▶ _SÉRIE D'EXERCICES_
1 – D'après le texte sur le mébutate d'ingénol, à quel moment l'expression maximale des réactions locales a-t-elle été observée sur le visage et le scalp ?
2 – Reprenez le texte sur le mébutate d'ingénol juste après sa dernière phrase et poursuivez-le en quelques phrases.

▶ _TEXTE FOURNI_
________
Discussion et conclusion
Un traitement topique de la kératose actinique est efficace s’il est efficace, sûr et agréable à utiliser. Les études disponibles ont permis de démontrer l’efficacité du mébutate d’ingénol à la concentration de 0,015% pendant trois jours consécutifs pour le visage et le scalp, et à la concentration de 0,05% pendant deux jours consécutifs pour le tronc ou les extrémités.
Depuis des années, d’autres méthodes telles que le diclofénac, l’imiquimod, le fluorouracile ou la cryothérapie sont connues et utilisées avec succès. Le mébutate d’ingénol présente le grand avantage d’une efficacité égale pour une durée de traitement très courte (2 ou 3 jours). D’une part, cela conduit à des résolutions relativement rapides des réactions locales. Sur le visage et le scalp, l’expression maximale de ces réactions a été observée après quatre jours, avec une régression rapide jusqu’au 15e jour. D’autre part, la courte durée du traitement se traduit par une adhérence très élevée, comparée aux autres traitements topiques qui durent parfois de un à quatre mois.
________
[Données enregistrées]

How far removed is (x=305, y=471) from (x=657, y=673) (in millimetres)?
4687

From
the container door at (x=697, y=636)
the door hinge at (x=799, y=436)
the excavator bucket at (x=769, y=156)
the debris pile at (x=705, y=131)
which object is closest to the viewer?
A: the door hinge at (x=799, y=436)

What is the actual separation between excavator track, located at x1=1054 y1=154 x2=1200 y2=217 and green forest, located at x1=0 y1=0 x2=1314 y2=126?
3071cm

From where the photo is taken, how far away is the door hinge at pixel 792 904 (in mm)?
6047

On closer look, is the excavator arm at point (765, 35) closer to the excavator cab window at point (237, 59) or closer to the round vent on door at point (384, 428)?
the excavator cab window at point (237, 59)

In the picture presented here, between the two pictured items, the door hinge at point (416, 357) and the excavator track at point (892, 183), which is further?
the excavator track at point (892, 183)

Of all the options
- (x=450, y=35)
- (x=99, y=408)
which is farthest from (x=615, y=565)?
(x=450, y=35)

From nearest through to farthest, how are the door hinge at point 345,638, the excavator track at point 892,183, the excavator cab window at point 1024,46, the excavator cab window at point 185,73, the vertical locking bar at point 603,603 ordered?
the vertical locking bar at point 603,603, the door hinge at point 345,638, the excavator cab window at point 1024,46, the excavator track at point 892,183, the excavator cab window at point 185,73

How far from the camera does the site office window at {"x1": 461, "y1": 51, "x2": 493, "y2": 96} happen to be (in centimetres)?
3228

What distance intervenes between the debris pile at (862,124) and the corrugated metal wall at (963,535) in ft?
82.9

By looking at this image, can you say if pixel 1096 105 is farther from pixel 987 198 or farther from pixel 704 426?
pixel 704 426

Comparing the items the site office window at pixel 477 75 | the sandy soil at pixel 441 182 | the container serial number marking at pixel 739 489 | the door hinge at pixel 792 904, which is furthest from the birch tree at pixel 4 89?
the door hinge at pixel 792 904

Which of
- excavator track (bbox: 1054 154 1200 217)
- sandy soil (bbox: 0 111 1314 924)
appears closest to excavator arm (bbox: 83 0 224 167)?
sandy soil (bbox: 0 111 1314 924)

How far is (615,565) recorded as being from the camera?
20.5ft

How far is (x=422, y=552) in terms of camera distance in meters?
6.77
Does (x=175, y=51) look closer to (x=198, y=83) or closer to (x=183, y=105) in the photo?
________
▶ _RÉPONSES RÉDIGÉES_
1 – Elle a été observée après quatre jours.

2 –
Les limites de l’étude étaient tout d’abord le fait que les réactions locales ne permettaient pas de maintenir totalement l’aveugle. Deuxièmement, le traitement s’est limité à une surface cible de 25 cm2. Troisièmement, la répétition du traitement et les thérapies d’appoint ont également été limitées. Les études futures devraient examiner les avantages d’un traitement plus étendu et combiné ou multiple sur les mêmes sites.
Source : Lebwohl M, et al : Ingenol Mebutate Gel for Actinic Keratosis. N Engl J Med 2012 ; 366 : 1010-1019.